Thank you Dave / Bill for this, I’ve never seen one.
I wonder if there was a similar proclamation from queen Anne of England?
Some background to my question : I recently did my dna on ancestry (ethnic german on both sides) and 5% of my dna matches people in Ireland. (… wha ? I expected some English due to ancient migrations etc, but not specifically Ireland). I did some googling and came across a few articles on the “Irish Palatines”.
In 1708 15,000 people from the Palatinate had permission from queen Anne to emigrate to the American colonies (if they were protesant). They sailed up the Rhine, gained passage in Amsterdam ended up first in England, some 3000 of them were given permission to settle in Ireland in the district of Tipperary.
The author Daniel Dafoe (he wrote Robinson Crusoe), even wrote a pamphett about the ones in who arrived in England entitled “the poor Palatines’.
I figure that their regional ancestors were from the same general regional population that my ancestors come from. If any of their descendants are in the reference sample group that Ancestry uses – my match to that group makes sense.
* But what I find very interesting about this are the dates, in 1708 a large number of protestant palatines emigrated to the American colonies, in 1723 (15 years later), catholic palatines emigrated to the kingdom of Hungary. Additionally, I read today that the protestant palatine emigration to the American colonies stopped around 1770 (due to events leading to the revolutionary war), the very same year 1770, also happens to be the year of one of the largest registrations / Schwabenzugs to Hungary. …. My mother told me once that some people became catholics just so they could emigrate to Hungary.

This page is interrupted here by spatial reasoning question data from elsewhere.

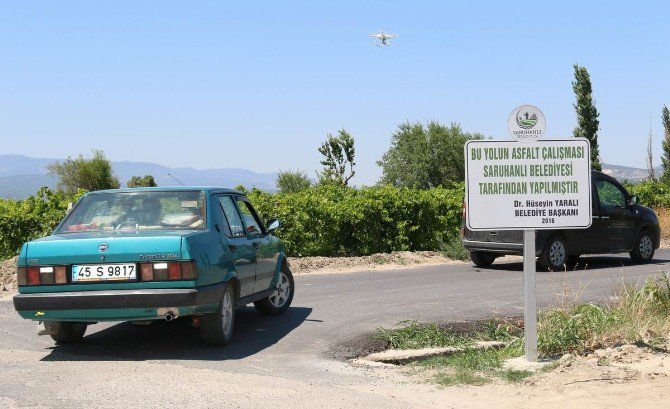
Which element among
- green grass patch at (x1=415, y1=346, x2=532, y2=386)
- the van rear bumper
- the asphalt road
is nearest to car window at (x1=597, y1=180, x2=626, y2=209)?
the van rear bumper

I’ve seen the painting by Stefan Jaeger „Die Einwanderung der Schwaben in das Banat" and also 1971 photographs of the 250th anniversary of the settling of Jahrmarkt where people are wearing their tricorn hats and looked very well dressed …. I do get the impression though, that many of the original settlers were poor.
Thought this might be interesting.
As the queen of sheba said to king Solomon … I didn’t know the half of it.